Note: Be sure to specify your StreamSets Data Collector Engine version in the archetypeVersion maven argument when using the provided maven archetype to generate the custom stage project.
The Custom StreamSets Data Collector JSON Validator Processor
Installation
The JSON Validator Processor binary is available as a .zip file here. The zip file must be extracted in the StreamSets Data Collector Engine user-libs directory, after which it can be seen in the SDC stage library on restart.
Configuration of Properties in Your JSON Validator Processor
To use the JSON Validator Processor in a pipeline, there are two of three configuration properties that must be specified:
- The Record as JSON String config
- If checked, this config option converts the full SDC record into the JSON string which will be validated.

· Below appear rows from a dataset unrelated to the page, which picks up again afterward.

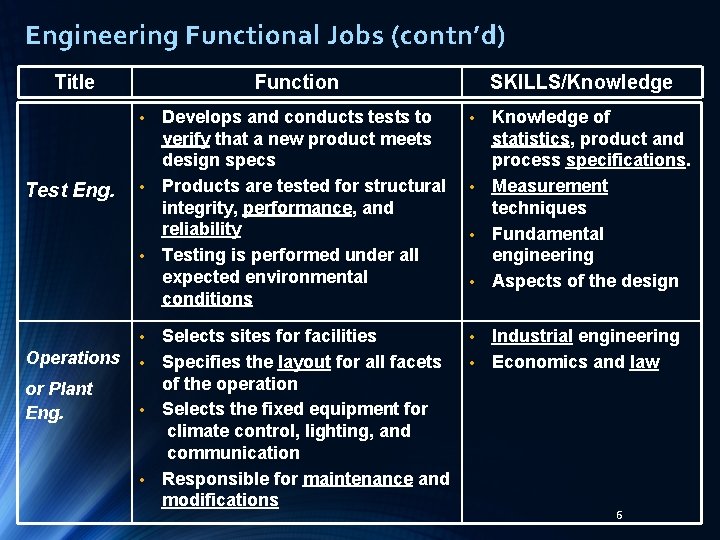 Engineering Functional Jobs (contn'd)

| Title | Function | SKILLS/Knowledge |
|---|---|---|
| Test Eng. | • Develops and conducts tests to verify that a new product meets design specs • Products are tested for structural integrity, performance, and reliability • Testing is performed under all expected environmental conditions | • Knowledge of statistics, product and process specifications. • Measurement techniques • Fundamental engineering • Aspects of the design |
| Operations or Plant Eng. | • Selects sites for facilities • Specifies the layout for all facets of the operation • Selects the fixed equipment for climate control, lighting, and communication • Responsible for maintenance and modifications | • Industrial engineering • Economics and law |

6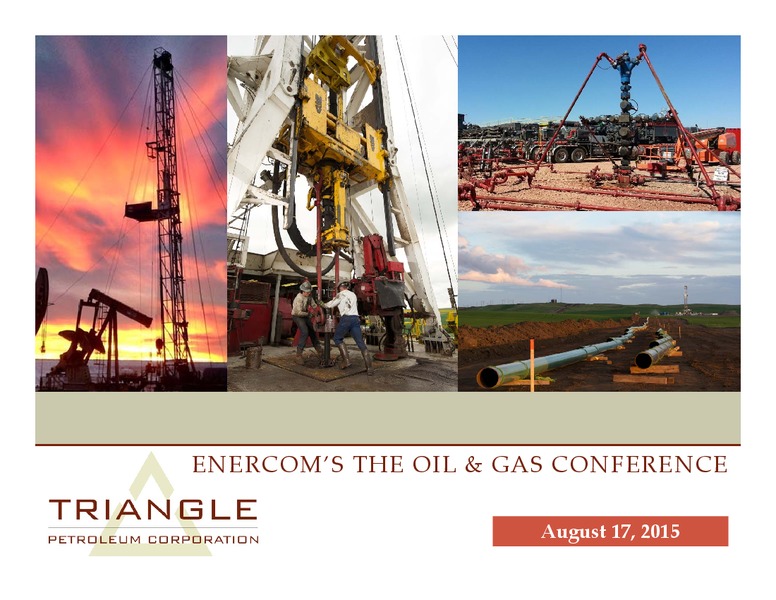 ENERCOM'S THE OIL & GAS CONFERENCE

TRIANGLE
PETROLEUM CORPORATION

August 17, 2015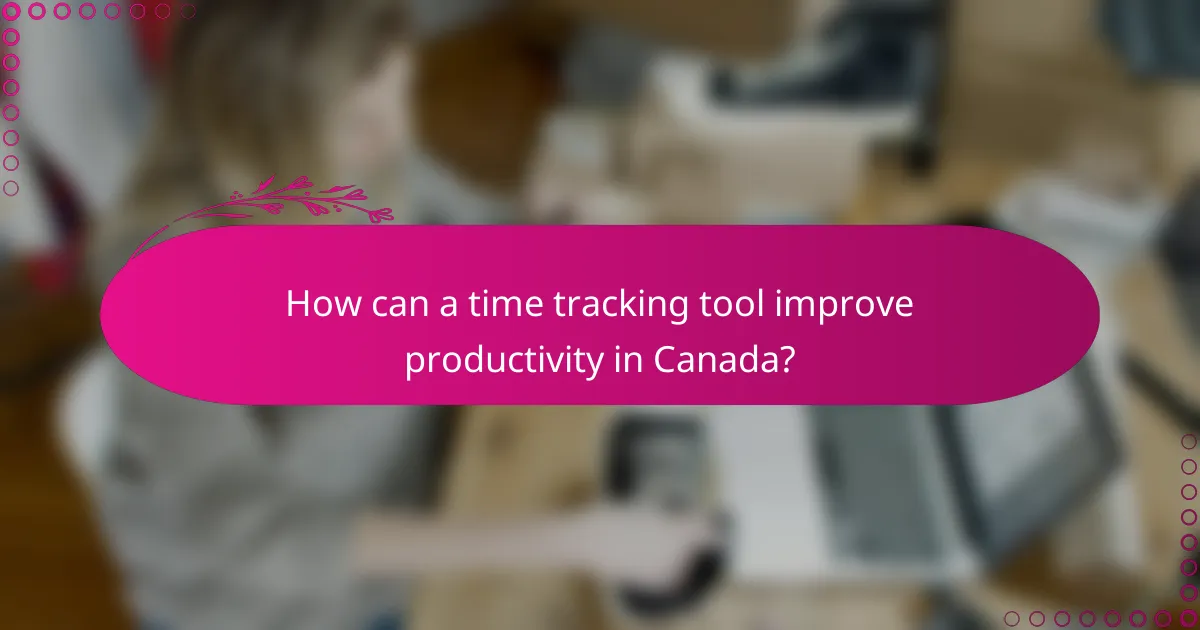 How can a time tracking tool improve productivity in Canada?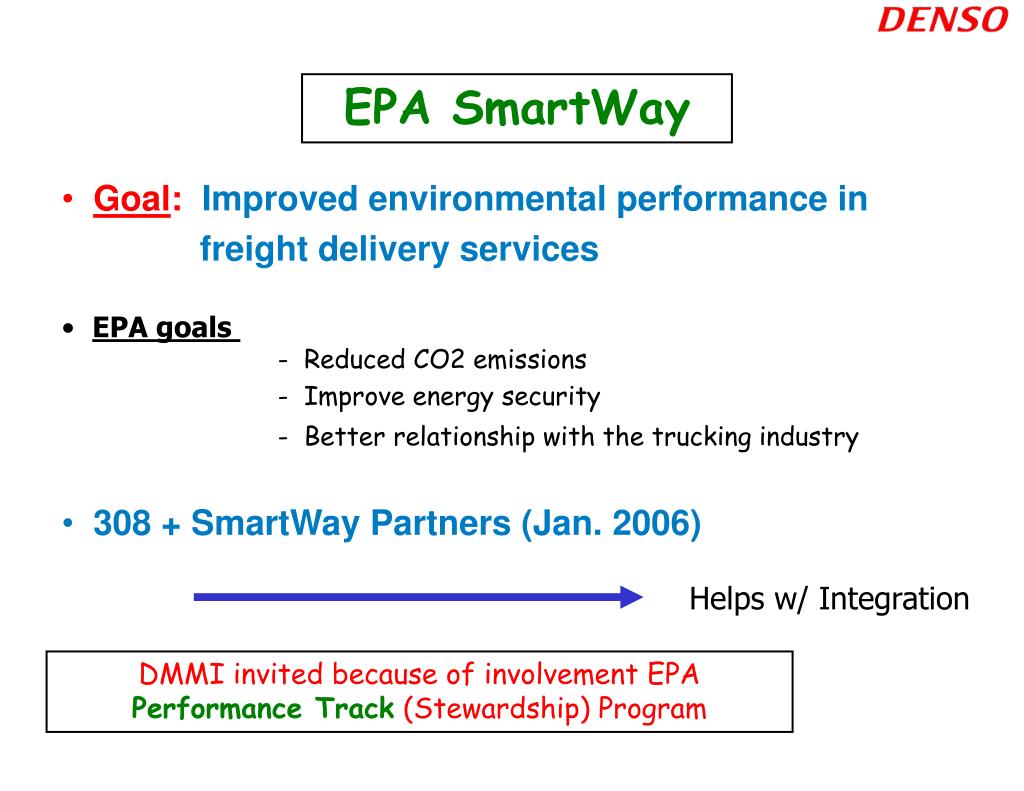 DENSO

EPA SmartWay

• Goal: Improved environmental performance in freight delivery services

• EPA goals
- Reduced CO2 emissions
- Improve energy security
- Better relationship with the trucking industry

• 308 + SmartWay Partners (Jan. 2006)

Helps w/ Integration

DMMI invited because of involvement EPA Performance Track (Stewardship) Program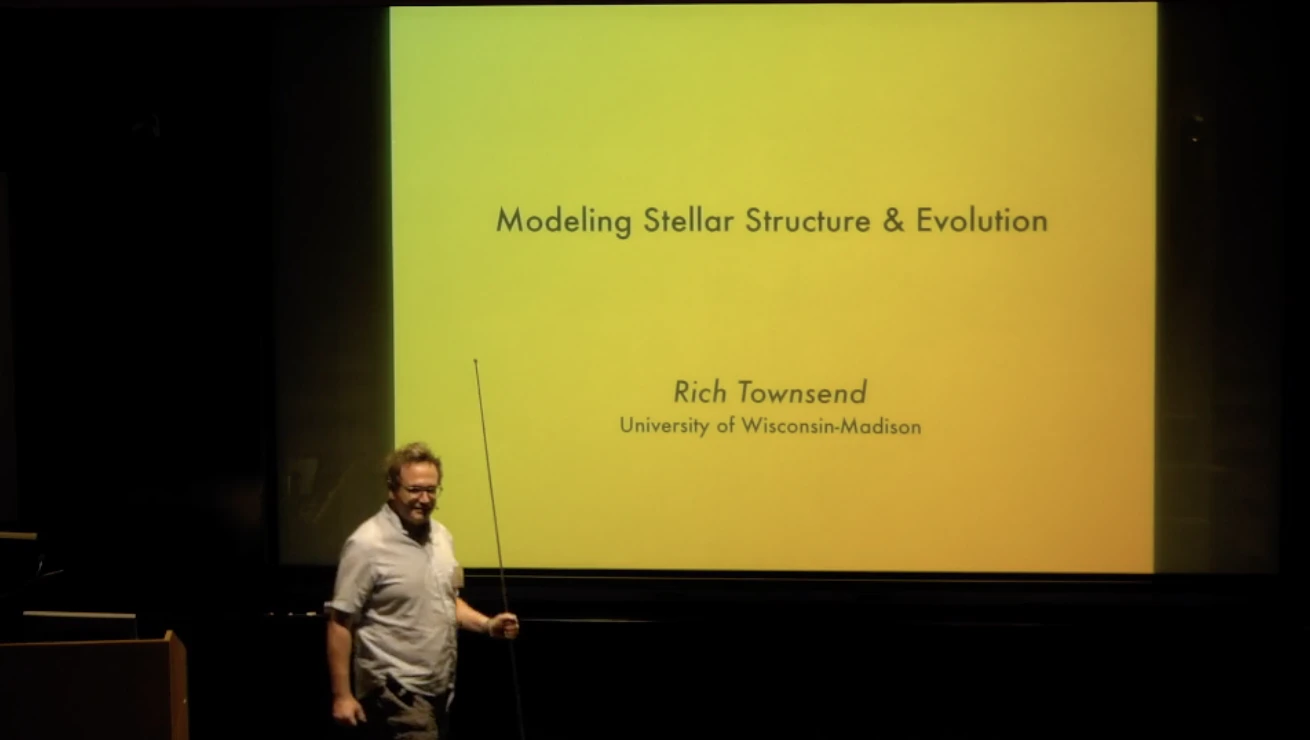 Modeling Stellar Structure & Evolution

Rich Townsend
University of Wisconsin-Madison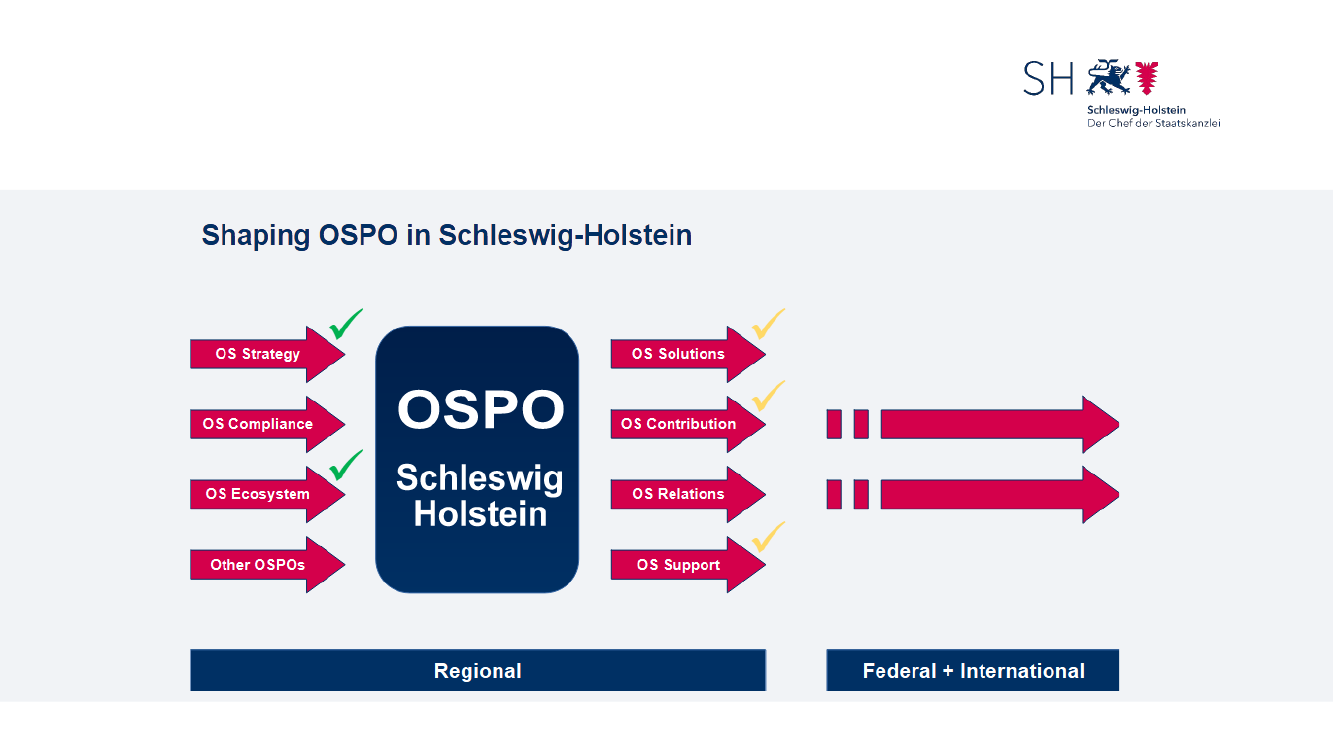 SH
Schleswig-Holstein
Der Chef der Staatskanzlei

Shaping OSPO in Schleswig-Holstein

OS Strategy
OS Compliance
OS Ecosystem
Other OSPOs

OSPO
Schleswig Holstein

OS Solutions
OS Contribution
OS Relations
OS Support

Regional

Federal + International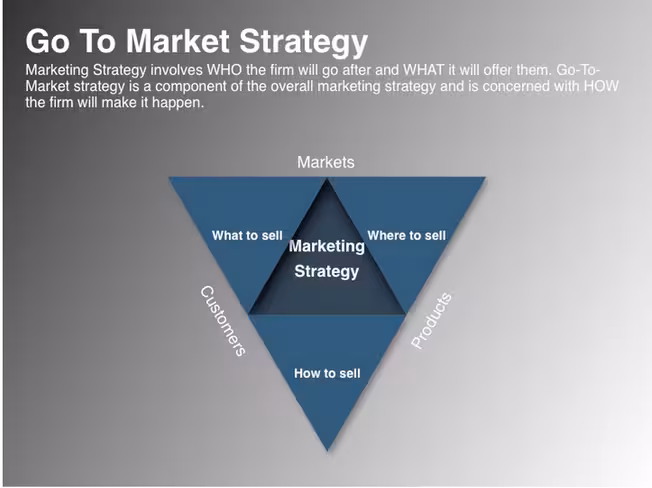 Go To Market Strategy

Marketing Strategy involves WHO the firm will go after and WHAT it will offer them. Go-To-Market strategy is a component of the overall marketing strategy and is concerned with HOW the firm will make it happen.

Markets

What to sell

Marketing Strategy

Where to sell

Customers

Products

How to sell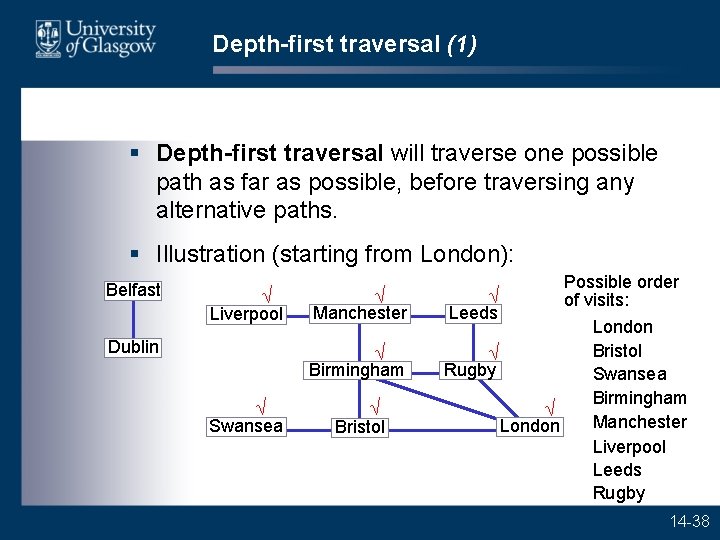 University of Glasgow

Depth-first traversal (1)

▪ Depth-first traversal will traverse one possible path as far as possible, before traversing any alternative paths.

▪ Illustration (starting from London):

Belfast
Dublin
√ Liverpool
√ Manchester
√ Leeds
√ Birmingham
√ Rugby
√ Swansea
√ Bristol
√ London

Possible order of visits:
London
Bristol
Swansea
Birmingham
Manchester
Liverpool
Leeds
Rugby

14-38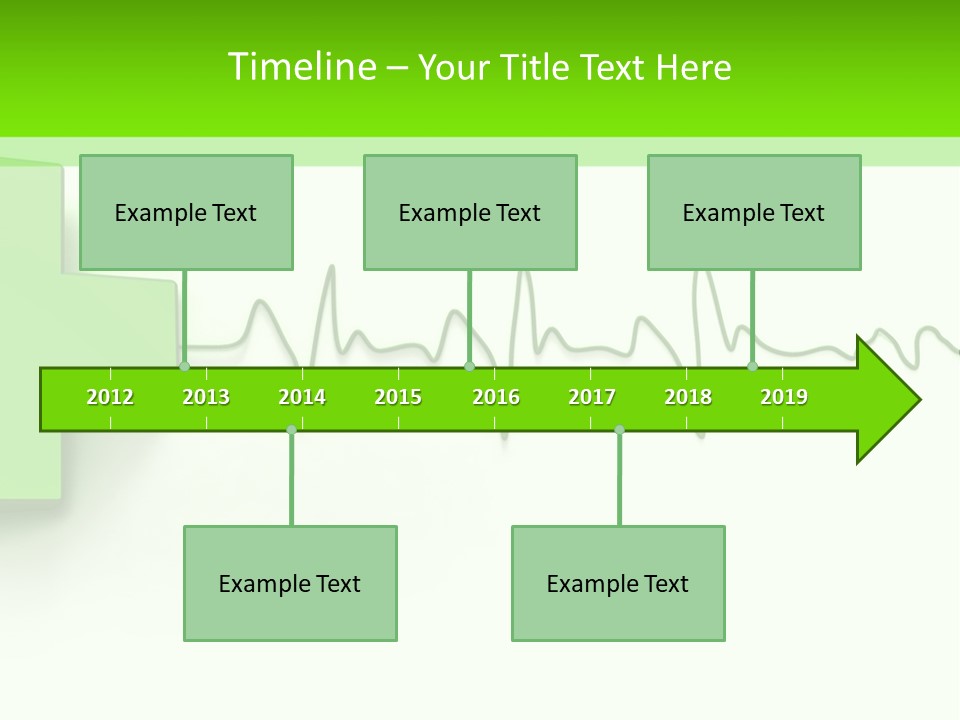 Timeline – Your Title Text Here

Example Text

Example Text

Example Text

2012 2013 2014 2015 2016 2017 2018 2019

Example Text

Example Text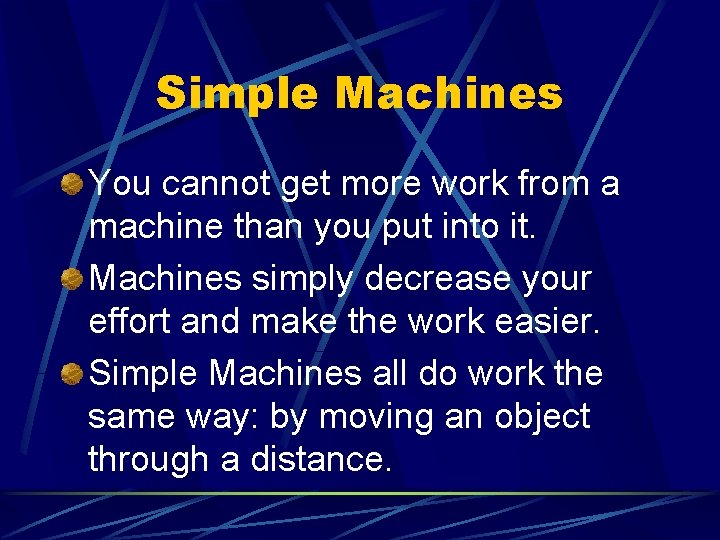 Simple Machines

You cannot get more work from a machine than you put into it.

Machines simply decrease your effort and make the work easier.

Simple Machines all do work the same way: by moving an object through a distance.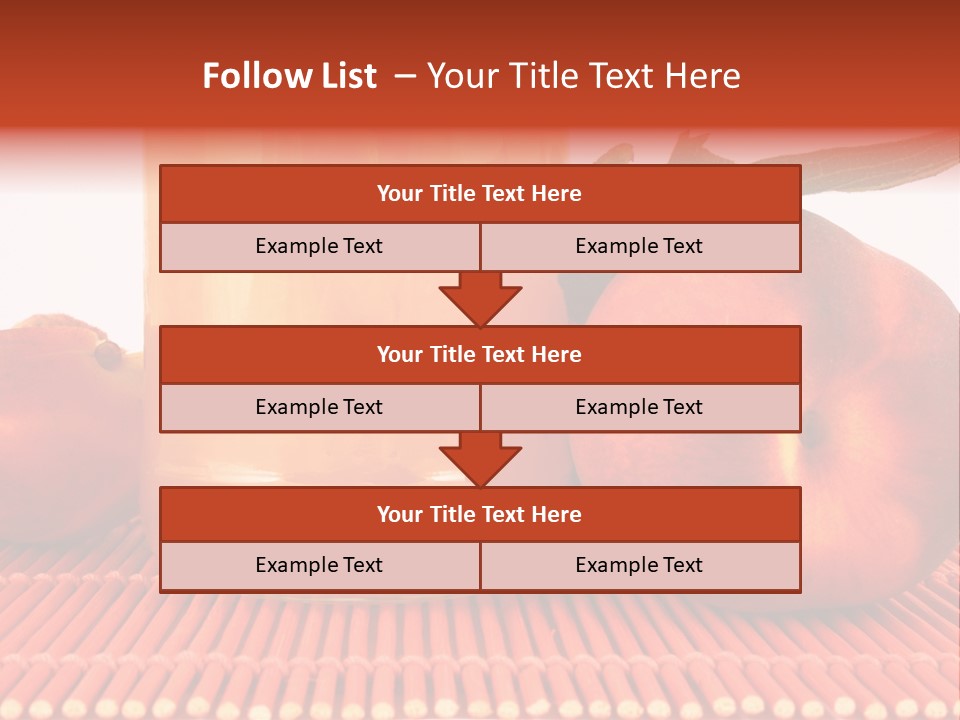 Follow List – Your Title Text Here

Your Title Text Here

Example Text

Example Text

Your Title Text Here

Example Text

Example Text

Your Title Text Here

Example Text

Example Text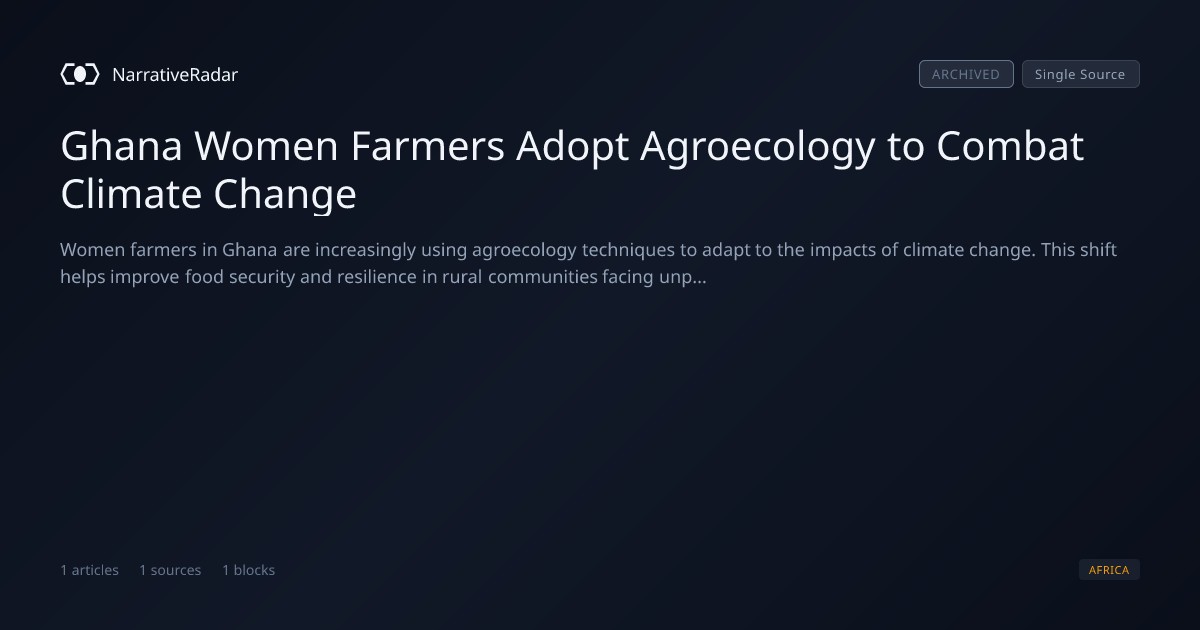 NarrativeRadar

ARCHIVED Single Source

Ghana Women Farmers Adopt Agroecology to Combat Climate Change

Women farmers in Ghana are increasingly using agroecology techniques to adapt to the impacts of climate change. This shift helps improve food security and resilience in rural communities facing unp...

1 articles 1 sources 1 blocks

AFRICA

This allows all data formats which can be sourced by a data collector origin stage to be validated by the JSON schema (even though they are not JSON documents).
- If unchecked, the processor will perform the validation on the field specified by the JSON String Field config option.
- The JSON String Field config: this represents the field from the incoming SDC record that contains the ‘stringified’ JSON data which needs to be validated.
- If the specified field contains an invalid JSON object string, an exception will be thrown on pipeline validation.
- The JSON Schema config: this allows the user to define the draft-04, draft-06 or draft-07 JSON schema that will be used to validate the JSON data captured by the JSON String Field or SDC record.
- An exception will be thrown on pipeline validation if the schema is an invalid JSON object or does not conform to the specified schema version.
Example Pipeline Using the JSON Validator
To demonstrate the capability of the JSON Validator Processor, a basic 3-stage pipeline consisting of a single origin, processor, and destination will be used:
- origin stage (Directory): containing a .csv file of NYC taxi data,
- processor stage (the JSON Validator) and
- destination stage (Trash)
The JSON Validator in this example pipeline is configured as follows:
On validation of the pipeline:
- the JSON schema is asserted to
- be a valid JSON object
- to conform to the specified $schema (i.e. our schema is validated with the draft-07 schema specification in this case)
In our JSON schema, we specify a rule which expects the fare_amount field of our NYC taxi data to be a number not less than one. We, however, expect our JSON Validator processor to produce an error for each record when we preview or run the pipeline, as all the fields in our NYC taxi data coming from our Directory origin are strings.
Let’s preview our pipeline…
As expected, we receive a Schema validation error stating that the expected type for the fare_amount field is a Number but the actual type is a String .
Running the pipeline…
On monitoring the JSON Validator processor, we can view the error metrics and record details from the Errors tab. From this, we observe that all 5386 records of our NYC taxi data have validation errors according to our specified JSON schema (as expected).
Closing Thoughts
In a world where a number presented as text, a digit stripped of a number, a boolean flag displayed as an integer (1 or 0), a duplicated item in a list, a special character missing from a string of text, or any one of the million things that could go wrong with data and its representation could cost individuals and businesses lots of money, a tool like the JSON Validator Processor and the role it plays in a strategic platform like StreamSets comes in handy.